設問 =
次の一覧のうち、「From the photograph before」を含む行で始まり「21.8 metres」を含む行で終わる部分（両端の行を含む）だけを、空行を除いて番号付きリストに書き換えなさい。

___ データ抜粋

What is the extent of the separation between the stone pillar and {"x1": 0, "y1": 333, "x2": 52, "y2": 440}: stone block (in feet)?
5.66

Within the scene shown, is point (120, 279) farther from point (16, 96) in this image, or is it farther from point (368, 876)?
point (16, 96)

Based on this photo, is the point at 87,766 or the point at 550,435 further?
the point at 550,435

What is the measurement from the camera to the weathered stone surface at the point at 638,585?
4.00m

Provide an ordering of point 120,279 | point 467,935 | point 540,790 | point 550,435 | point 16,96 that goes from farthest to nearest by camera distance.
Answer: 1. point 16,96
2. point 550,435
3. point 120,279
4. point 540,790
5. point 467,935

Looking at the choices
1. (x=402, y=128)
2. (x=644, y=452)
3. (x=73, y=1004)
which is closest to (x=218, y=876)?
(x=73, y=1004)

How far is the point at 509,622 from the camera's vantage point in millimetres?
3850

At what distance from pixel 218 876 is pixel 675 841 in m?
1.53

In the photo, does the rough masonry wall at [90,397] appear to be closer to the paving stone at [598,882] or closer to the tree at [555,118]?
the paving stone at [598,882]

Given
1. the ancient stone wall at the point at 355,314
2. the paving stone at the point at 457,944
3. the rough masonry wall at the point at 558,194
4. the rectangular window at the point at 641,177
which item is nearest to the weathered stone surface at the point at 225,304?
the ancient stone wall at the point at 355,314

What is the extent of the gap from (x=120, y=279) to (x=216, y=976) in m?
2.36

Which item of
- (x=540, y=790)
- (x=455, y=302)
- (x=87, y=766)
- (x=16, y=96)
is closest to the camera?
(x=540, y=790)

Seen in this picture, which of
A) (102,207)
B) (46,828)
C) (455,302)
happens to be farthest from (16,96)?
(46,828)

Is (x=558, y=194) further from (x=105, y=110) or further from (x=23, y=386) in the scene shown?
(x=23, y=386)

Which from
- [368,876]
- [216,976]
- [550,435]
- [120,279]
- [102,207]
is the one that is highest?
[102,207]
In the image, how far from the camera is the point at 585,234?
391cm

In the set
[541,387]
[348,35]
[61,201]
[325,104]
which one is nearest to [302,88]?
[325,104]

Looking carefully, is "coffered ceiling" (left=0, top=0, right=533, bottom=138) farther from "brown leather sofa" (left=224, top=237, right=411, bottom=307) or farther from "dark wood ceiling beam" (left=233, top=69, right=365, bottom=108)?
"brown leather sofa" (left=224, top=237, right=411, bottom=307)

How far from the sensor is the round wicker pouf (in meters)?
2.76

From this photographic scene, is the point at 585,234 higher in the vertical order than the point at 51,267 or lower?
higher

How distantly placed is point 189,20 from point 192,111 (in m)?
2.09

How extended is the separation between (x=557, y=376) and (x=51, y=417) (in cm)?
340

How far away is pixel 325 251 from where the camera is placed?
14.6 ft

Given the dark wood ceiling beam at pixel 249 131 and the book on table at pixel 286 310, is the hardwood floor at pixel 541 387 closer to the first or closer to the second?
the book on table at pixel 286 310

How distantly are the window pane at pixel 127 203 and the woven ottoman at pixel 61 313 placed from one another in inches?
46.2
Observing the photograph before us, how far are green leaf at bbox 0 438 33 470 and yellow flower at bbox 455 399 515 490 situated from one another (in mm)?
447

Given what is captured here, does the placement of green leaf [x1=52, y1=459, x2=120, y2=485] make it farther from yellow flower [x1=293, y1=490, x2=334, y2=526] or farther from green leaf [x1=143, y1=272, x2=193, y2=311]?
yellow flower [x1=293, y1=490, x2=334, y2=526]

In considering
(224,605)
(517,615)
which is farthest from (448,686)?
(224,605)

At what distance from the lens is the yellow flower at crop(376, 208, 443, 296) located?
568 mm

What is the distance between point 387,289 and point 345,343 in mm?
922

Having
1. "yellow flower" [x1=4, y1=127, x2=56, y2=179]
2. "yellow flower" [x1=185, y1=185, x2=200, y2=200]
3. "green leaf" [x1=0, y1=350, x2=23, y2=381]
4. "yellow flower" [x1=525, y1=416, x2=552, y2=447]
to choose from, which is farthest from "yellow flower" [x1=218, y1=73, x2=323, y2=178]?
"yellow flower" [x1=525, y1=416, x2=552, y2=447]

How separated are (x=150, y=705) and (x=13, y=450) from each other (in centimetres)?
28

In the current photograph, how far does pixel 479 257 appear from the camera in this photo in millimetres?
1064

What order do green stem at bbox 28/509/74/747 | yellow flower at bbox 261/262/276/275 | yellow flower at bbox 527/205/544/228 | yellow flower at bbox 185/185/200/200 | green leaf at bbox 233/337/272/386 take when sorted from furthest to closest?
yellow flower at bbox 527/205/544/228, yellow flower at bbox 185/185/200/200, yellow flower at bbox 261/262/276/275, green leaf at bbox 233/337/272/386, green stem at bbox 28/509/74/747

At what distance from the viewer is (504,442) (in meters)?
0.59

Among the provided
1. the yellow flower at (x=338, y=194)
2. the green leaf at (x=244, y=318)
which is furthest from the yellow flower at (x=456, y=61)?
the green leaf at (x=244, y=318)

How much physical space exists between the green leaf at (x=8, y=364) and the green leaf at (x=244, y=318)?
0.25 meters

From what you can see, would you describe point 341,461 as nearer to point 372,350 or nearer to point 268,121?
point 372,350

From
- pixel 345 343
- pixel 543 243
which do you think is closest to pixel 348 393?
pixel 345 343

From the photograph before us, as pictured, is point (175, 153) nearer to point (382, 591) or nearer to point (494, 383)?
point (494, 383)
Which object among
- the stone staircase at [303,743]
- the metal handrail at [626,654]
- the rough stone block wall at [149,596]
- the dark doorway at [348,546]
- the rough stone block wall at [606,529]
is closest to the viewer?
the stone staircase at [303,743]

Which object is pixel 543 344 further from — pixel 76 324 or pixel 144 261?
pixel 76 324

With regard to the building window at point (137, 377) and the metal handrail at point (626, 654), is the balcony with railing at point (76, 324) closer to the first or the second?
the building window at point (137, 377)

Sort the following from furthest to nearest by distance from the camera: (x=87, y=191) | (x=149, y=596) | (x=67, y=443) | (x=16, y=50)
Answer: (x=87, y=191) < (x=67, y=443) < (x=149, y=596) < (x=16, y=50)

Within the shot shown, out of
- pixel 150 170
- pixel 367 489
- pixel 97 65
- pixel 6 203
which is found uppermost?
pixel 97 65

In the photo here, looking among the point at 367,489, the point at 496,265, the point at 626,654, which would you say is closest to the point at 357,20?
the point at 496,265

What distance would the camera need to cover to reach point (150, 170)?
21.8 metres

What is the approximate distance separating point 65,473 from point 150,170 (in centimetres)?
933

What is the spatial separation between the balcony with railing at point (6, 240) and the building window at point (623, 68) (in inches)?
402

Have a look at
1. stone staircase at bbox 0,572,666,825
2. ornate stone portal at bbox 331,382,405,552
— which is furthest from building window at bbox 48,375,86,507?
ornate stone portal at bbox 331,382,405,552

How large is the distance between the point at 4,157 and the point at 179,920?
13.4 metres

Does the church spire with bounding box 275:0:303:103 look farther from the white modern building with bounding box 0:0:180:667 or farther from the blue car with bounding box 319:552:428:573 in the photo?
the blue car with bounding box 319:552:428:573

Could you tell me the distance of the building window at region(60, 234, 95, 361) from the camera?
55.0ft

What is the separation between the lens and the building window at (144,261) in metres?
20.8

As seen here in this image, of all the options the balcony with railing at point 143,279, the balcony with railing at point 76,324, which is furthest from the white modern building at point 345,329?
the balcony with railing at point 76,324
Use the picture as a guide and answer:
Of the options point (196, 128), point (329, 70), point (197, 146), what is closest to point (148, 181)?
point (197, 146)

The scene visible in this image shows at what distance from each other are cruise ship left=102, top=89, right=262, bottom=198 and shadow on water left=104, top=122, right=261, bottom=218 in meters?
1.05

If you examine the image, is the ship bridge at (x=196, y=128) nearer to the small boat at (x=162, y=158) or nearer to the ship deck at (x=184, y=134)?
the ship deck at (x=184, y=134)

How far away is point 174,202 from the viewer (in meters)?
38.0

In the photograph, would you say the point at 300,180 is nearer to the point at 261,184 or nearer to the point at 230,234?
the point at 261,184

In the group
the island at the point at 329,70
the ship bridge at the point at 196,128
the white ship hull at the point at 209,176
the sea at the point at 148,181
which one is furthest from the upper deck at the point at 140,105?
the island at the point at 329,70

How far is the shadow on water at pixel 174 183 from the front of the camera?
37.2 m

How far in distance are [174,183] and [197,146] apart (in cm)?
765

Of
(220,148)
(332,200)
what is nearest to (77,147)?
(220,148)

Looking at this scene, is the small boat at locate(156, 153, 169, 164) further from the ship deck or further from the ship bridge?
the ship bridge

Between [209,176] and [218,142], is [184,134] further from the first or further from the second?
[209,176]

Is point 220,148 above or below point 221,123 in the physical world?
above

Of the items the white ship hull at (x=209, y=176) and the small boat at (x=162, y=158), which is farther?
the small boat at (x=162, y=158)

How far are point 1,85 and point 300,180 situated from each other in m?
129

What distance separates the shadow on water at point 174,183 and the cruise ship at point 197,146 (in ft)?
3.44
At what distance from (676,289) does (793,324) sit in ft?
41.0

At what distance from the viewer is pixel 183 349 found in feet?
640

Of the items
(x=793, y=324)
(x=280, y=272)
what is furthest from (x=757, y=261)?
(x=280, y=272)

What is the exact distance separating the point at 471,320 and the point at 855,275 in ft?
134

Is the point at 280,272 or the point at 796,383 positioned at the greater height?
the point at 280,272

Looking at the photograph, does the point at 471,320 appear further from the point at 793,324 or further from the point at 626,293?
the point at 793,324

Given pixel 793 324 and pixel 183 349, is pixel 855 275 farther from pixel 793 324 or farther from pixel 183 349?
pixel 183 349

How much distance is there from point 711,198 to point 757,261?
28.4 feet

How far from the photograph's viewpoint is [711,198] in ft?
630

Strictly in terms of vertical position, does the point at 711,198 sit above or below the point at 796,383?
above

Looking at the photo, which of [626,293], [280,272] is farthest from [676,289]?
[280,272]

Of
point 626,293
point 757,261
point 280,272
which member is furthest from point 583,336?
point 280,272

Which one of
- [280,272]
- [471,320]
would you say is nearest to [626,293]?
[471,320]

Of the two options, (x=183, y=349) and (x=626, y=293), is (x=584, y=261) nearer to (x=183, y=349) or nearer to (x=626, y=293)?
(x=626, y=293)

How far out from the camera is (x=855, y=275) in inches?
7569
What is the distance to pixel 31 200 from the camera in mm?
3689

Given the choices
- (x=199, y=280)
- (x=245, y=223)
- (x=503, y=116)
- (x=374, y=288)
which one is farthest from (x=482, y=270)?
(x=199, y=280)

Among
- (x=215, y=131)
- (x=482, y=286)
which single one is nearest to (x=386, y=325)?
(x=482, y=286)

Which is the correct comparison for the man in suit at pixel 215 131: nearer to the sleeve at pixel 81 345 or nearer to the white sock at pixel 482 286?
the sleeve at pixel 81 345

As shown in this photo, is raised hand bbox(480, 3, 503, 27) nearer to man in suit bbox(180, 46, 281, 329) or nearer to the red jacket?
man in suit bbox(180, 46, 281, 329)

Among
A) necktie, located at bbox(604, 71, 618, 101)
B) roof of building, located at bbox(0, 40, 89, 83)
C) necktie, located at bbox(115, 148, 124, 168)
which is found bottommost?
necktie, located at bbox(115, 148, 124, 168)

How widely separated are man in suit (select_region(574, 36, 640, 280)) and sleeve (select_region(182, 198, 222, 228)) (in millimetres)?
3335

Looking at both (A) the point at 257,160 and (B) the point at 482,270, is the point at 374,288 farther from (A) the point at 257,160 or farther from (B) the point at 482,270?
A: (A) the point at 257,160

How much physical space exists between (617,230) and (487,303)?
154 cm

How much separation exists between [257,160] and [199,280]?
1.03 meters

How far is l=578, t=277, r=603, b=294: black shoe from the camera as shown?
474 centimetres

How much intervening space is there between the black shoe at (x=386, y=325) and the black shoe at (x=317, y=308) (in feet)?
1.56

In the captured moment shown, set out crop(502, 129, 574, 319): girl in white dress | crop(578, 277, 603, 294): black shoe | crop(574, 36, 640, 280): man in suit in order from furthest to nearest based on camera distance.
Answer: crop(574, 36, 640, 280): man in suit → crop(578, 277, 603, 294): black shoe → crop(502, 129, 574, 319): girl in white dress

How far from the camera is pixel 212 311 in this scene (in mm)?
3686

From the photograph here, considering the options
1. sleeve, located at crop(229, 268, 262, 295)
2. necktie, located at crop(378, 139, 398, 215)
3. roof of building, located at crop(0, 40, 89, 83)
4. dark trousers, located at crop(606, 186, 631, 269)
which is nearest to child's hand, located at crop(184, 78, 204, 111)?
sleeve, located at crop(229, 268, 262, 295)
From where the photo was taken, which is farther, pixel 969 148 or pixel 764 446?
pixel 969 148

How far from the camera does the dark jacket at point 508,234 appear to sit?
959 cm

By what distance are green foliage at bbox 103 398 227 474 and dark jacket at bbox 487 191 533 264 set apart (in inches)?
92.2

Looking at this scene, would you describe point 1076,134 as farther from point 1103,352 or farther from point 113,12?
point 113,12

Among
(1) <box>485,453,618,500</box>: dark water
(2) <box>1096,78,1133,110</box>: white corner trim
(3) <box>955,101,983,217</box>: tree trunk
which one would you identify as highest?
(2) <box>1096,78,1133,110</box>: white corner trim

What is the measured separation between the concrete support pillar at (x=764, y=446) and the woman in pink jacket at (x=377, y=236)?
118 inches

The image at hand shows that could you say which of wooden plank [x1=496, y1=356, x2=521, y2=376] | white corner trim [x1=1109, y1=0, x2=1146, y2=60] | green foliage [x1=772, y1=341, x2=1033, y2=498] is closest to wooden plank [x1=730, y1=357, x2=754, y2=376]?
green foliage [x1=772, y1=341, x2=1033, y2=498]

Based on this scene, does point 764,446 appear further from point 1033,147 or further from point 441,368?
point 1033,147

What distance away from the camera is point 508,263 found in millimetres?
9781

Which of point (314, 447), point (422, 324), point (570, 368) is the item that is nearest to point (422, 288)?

______

解答 =
1. From the photograph before us, as pictured, is point (175, 153) nearer to point (382, 591) or nearer to point (494, 383)?
2. point (494, 383)
3. Which object among
4. - the stone staircase at [303,743]
5. - the metal handrail at [626,654]
6. - the rough stone block wall at [149,596]
7. - the dark doorway at [348,546]
8. - the rough stone block wall at [606,529]
9. is closest to the viewer?
10. the stone staircase at [303,743]
11. Which object is pixel 543 344 further from — pixel 76 324 or pixel 144 261?
12. pixel 76 324
13. With regard to the building window at point (137, 377) and the metal handrail at point (626, 654), is the balcony with railing at point (76, 324) closer to the first or the second?
14. the building window at point (137, 377)
15. Sort the following from furthest to nearest by distance from the camera: (x=87, y=191) | (x=149, y=596) | (x=67, y=443) | (x=16, y=50)
16. Answer: (x=87, y=191) < (x=67, y=443) < (x=149, y=596) < (x=16, y=50)
17. Within the shot shown, out of
18. - pixel 150 170
19. - pixel 367 489
20. - pixel 97 65
21. - pixel 6 203
22. which is found uppermost?
23. pixel 97 65
24. In the photo here, looking among the point at 367,489, the point at 496,265, the point at 626,654, which would you say is closest to the point at 357,20?
25. the point at 496,265
26. What distance would the camera need to cover to reach point (150, 170)?
27. 21.8 metres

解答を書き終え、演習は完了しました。